**TRY IT**. Extend the passage about the Midnight Sun Randonée cycling event, picking up after its final sentence.

**EXTRACT**.
Midnight Sun Randonée (MSR) is a fixed route cycling event that sees participants ride in 24 hour daylight conditions from Umeå in Sweden to Mo i Rana in Norway, and back. The scenic route follows river valleys, lake shores and fjords across the Scandinavian peninsula, including a detour into the Arctic Circle on the return. The total distance covered is 1,213 km, all paved, with approximately 12,000 m of elevation gain. The terrain then is quite forgiving—mostly undulating with long climbs after Mo i Rana and the Arctic Circle Center only.

Midnight Sun Randonee route map
Midnight Sun Randonée route and elevation profile, with named checkpoints. Courtesy of Randonneurs Laponia.

**EXERCISE DATA**.
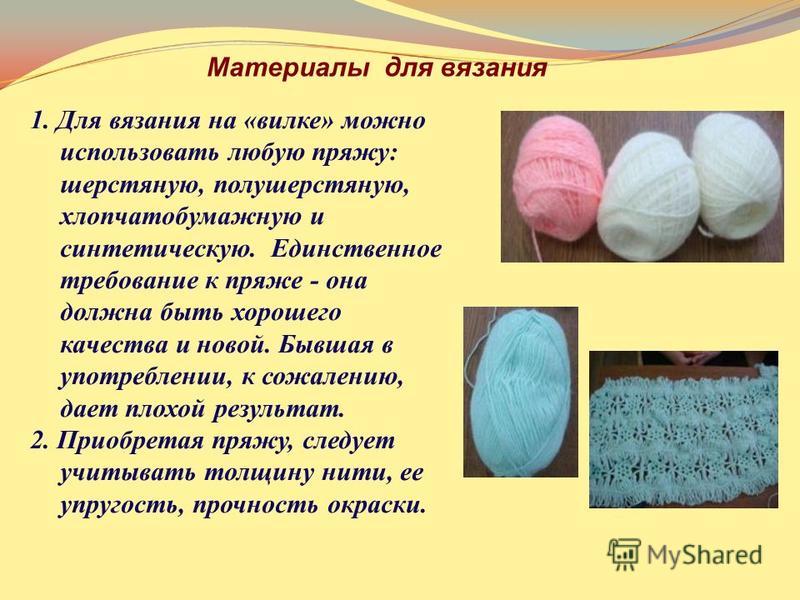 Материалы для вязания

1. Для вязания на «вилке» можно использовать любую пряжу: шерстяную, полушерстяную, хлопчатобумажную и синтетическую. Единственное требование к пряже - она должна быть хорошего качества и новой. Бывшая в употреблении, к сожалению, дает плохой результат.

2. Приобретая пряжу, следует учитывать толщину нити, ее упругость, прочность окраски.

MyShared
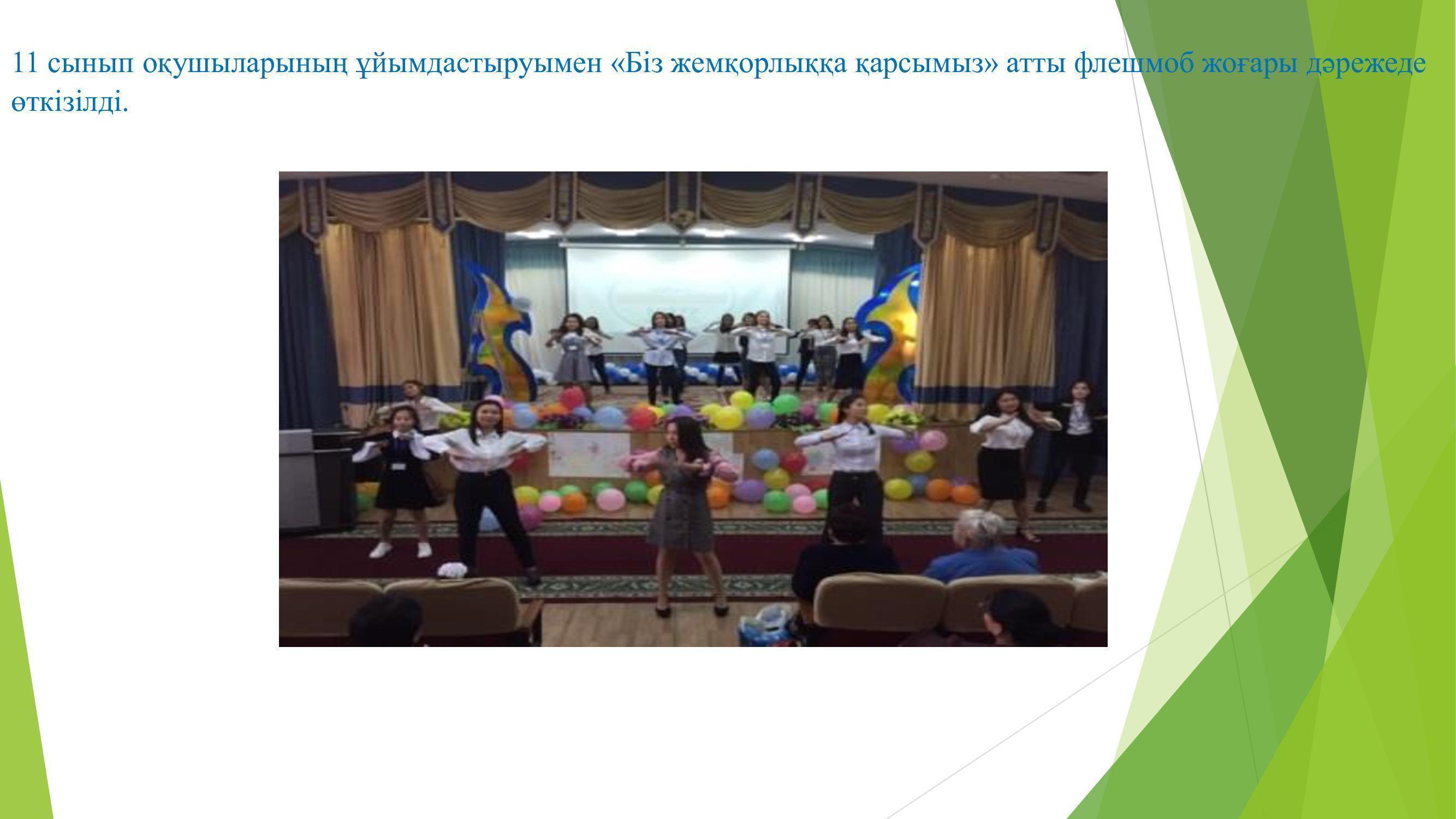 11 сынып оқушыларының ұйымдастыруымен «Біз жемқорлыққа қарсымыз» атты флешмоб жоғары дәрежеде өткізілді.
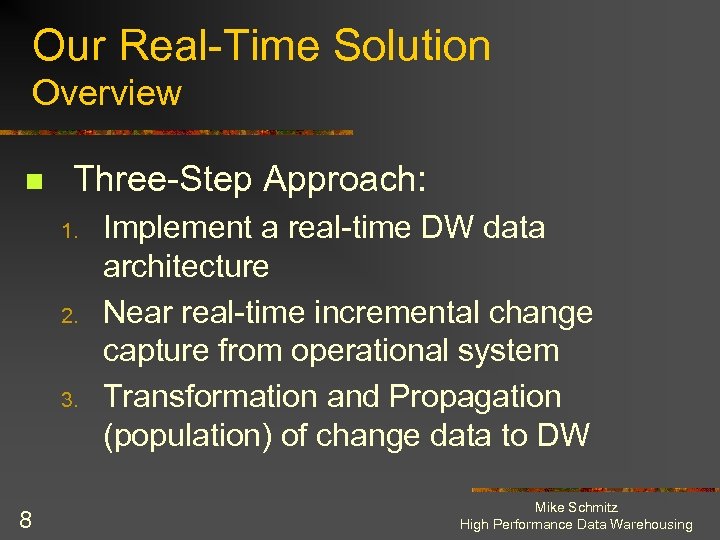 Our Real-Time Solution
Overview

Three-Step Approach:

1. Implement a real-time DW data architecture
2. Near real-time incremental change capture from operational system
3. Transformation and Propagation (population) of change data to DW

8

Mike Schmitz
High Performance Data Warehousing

**RESULT OF THIS EXERCISE**.
The event is run annually by Randonneurs Laponia and accredited by the world organisation Les Randonneurs Mondiaux (LRM). For an official completion, a rider must visit in a series of checkpoints (13 named plus 2 'secret') along the route, collecting stamps in a brevet card at checkpoints to mark their passage. The checkpoints must be reached within a certain time, based on a minimum average speed of approximately 13 km/hr, giving 91 hours for the entire course. For 2025, an additional e-brevet system was in place where participants both checked-in and checked-out of each checkpoint using a web portal on their phone, allowing for tracking by friends and family online. Standard entry cost €300 and included food, showers and basic sleeping arrangements at many of the checkpoints, plus a finisher's medal if you made it all the way around.

Completed brevet card
Completed brevet card with stamps for each of the 13 named checkpoints as well as two 'secret' ones placed along the route.

Ride report

Following is a summary of the three stages I broke the ride into to finish the event within three days.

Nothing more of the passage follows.